Drive thru: alternativa para movimentar o caixa e garantir a segurança do cliente

Em Brasília, os lojistas do shopping Conjunto Nacional viram as vendas incrementarem ao aderir o serviço; em 11 meses, vendas via drive thru tiveram um salto de 268.12%



Venda com entrega (delivery), venda com retirada de produtos na loja (take a way) e, agora, venda via drive thru. Velho conhecido das compras de fast food, o drive thru se expandiu e passou a abranger diferentes segmentos do varejo, a fim de garantir a segurança do cliente, evitando que se exponha ao coronavírus.

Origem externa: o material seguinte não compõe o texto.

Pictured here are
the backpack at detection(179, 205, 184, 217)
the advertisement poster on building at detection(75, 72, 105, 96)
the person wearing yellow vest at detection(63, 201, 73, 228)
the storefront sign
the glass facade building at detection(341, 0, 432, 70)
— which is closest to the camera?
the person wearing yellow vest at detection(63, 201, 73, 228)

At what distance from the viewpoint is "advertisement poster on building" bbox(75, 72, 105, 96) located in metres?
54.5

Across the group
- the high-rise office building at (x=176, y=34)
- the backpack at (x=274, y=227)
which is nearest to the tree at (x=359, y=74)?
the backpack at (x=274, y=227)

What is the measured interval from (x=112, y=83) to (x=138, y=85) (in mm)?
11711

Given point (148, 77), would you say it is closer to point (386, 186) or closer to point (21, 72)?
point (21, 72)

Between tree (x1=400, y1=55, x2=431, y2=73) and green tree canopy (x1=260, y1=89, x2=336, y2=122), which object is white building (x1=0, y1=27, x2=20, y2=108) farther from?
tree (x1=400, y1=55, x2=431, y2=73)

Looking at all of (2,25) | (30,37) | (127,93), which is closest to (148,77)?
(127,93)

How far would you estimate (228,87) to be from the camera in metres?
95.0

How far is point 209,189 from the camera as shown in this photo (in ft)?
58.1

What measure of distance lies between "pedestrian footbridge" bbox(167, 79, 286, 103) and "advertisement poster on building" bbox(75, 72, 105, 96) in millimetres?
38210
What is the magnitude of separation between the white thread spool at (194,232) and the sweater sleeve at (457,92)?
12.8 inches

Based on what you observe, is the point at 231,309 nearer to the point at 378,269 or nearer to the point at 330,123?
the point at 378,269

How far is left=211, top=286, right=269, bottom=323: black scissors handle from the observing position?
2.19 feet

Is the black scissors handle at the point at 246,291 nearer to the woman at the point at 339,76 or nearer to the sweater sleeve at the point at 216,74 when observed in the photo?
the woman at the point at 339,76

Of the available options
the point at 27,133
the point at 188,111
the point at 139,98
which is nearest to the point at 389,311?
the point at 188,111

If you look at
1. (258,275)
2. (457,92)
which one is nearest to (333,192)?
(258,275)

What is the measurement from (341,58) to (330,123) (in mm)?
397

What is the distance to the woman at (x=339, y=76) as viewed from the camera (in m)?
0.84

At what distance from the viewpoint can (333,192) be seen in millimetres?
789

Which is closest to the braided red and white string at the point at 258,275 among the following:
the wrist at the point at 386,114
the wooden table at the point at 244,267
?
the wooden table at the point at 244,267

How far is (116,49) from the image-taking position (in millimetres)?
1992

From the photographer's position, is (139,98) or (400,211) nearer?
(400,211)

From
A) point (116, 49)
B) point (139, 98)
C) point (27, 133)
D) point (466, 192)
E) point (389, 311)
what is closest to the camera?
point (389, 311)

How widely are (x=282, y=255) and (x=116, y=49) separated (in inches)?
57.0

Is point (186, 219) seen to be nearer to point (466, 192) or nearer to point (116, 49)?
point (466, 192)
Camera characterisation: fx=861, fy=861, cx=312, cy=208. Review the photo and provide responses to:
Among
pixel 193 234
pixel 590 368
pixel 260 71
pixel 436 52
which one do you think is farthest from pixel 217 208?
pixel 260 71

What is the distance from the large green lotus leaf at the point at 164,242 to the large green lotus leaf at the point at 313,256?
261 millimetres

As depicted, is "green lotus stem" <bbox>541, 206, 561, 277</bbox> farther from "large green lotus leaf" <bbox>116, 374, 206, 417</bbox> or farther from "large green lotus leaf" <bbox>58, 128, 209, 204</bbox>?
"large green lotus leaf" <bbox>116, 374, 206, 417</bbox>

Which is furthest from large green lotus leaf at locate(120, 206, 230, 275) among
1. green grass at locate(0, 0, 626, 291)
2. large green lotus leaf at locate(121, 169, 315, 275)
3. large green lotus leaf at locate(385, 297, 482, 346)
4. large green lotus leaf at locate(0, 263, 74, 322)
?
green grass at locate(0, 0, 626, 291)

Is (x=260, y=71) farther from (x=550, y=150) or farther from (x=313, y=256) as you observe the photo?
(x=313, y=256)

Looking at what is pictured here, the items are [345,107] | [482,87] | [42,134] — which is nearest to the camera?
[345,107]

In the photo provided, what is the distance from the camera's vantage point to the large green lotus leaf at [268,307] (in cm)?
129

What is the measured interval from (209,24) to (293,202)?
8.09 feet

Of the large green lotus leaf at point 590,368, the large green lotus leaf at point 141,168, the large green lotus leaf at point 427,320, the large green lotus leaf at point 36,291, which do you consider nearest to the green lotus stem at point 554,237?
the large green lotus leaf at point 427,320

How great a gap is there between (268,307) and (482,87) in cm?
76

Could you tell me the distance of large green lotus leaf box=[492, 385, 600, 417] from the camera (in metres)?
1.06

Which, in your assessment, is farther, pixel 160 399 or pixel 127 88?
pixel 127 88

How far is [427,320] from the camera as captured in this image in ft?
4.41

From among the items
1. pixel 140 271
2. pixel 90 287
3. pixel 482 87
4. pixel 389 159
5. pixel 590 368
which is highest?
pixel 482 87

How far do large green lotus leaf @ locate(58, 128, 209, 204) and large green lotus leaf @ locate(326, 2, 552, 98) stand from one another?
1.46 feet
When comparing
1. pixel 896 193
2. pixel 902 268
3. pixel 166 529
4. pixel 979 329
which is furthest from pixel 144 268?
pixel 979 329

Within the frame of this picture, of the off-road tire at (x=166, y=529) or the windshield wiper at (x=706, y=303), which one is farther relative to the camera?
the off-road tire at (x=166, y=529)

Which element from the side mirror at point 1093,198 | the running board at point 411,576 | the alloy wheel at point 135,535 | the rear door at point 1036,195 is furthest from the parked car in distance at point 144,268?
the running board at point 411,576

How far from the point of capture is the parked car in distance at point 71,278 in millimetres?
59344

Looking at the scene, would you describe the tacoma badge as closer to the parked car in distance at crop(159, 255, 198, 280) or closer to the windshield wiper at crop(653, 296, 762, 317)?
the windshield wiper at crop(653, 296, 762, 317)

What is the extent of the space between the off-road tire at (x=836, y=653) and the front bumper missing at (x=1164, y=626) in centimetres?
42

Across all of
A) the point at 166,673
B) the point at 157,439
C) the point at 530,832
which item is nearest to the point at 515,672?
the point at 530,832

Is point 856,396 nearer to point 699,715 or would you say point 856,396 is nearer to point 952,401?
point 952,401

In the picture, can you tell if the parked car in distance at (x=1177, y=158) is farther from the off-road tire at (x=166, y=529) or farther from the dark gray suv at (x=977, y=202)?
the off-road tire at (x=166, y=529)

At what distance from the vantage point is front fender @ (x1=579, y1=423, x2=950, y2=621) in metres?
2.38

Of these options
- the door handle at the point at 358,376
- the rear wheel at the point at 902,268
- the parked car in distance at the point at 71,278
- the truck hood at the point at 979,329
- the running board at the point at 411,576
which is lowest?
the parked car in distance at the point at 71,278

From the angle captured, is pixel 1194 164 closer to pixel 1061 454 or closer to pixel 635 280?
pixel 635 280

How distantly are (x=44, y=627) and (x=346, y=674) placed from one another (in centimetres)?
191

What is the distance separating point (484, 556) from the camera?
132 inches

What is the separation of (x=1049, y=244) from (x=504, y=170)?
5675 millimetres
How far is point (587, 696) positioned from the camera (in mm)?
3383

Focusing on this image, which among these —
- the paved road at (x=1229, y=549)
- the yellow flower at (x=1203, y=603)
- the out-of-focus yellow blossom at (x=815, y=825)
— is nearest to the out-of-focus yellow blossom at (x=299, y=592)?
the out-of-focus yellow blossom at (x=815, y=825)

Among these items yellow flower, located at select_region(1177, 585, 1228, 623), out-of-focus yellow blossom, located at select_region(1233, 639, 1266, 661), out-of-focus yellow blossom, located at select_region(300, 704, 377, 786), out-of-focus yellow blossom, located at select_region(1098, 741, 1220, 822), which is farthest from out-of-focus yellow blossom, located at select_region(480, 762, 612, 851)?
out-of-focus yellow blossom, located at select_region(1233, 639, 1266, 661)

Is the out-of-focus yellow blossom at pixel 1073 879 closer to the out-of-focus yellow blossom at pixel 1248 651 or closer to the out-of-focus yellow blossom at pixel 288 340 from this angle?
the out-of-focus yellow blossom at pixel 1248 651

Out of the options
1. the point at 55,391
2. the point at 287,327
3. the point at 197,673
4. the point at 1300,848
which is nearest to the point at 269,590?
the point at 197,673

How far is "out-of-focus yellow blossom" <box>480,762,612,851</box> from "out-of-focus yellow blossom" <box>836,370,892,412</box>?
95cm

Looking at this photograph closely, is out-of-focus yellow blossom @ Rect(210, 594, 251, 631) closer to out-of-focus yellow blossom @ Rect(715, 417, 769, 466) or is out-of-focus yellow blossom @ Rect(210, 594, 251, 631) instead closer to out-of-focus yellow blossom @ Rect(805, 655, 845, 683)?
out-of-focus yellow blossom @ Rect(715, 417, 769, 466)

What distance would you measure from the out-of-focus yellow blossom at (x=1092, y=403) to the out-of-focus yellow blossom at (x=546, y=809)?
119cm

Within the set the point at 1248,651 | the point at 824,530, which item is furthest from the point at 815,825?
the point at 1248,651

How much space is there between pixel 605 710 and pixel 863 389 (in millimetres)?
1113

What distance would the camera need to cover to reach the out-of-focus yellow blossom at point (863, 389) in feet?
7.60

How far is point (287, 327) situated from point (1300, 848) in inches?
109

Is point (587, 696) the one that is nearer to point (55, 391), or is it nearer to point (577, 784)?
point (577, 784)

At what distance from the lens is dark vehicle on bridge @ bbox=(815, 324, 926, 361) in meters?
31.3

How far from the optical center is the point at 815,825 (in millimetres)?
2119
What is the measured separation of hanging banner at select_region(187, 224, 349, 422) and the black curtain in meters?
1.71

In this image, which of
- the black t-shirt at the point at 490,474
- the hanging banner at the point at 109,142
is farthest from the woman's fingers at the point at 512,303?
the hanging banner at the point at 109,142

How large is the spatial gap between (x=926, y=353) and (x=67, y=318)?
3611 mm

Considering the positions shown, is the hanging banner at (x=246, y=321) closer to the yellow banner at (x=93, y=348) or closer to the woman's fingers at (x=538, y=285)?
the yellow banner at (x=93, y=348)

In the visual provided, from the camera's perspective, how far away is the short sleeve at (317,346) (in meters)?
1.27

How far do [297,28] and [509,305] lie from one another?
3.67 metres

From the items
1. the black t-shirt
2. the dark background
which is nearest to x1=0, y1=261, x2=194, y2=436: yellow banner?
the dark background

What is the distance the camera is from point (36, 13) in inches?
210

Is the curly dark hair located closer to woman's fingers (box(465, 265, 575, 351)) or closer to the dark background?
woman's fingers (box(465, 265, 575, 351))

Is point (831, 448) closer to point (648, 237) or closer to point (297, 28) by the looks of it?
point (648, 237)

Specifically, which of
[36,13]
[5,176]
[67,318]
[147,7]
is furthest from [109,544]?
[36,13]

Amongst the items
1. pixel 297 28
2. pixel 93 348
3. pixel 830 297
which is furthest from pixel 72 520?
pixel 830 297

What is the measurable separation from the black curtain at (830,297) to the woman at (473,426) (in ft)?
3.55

O sistema drive thru tem sido muito usado pelos shoppings em todo o país para tentar mitigar as perdas em função do fechamento do comércio no período mais crítico da pandemia. O processo de compra/venda por este serviço é simples: o consumidor adquire os produtos pelos canais disponibilizados, como o site/app ou o WhatsApp da loja; e depois agenda a hora para buscar os artigos. O pagamento pode ser feito no site/app, no momento da compra, ou na hora da retirada.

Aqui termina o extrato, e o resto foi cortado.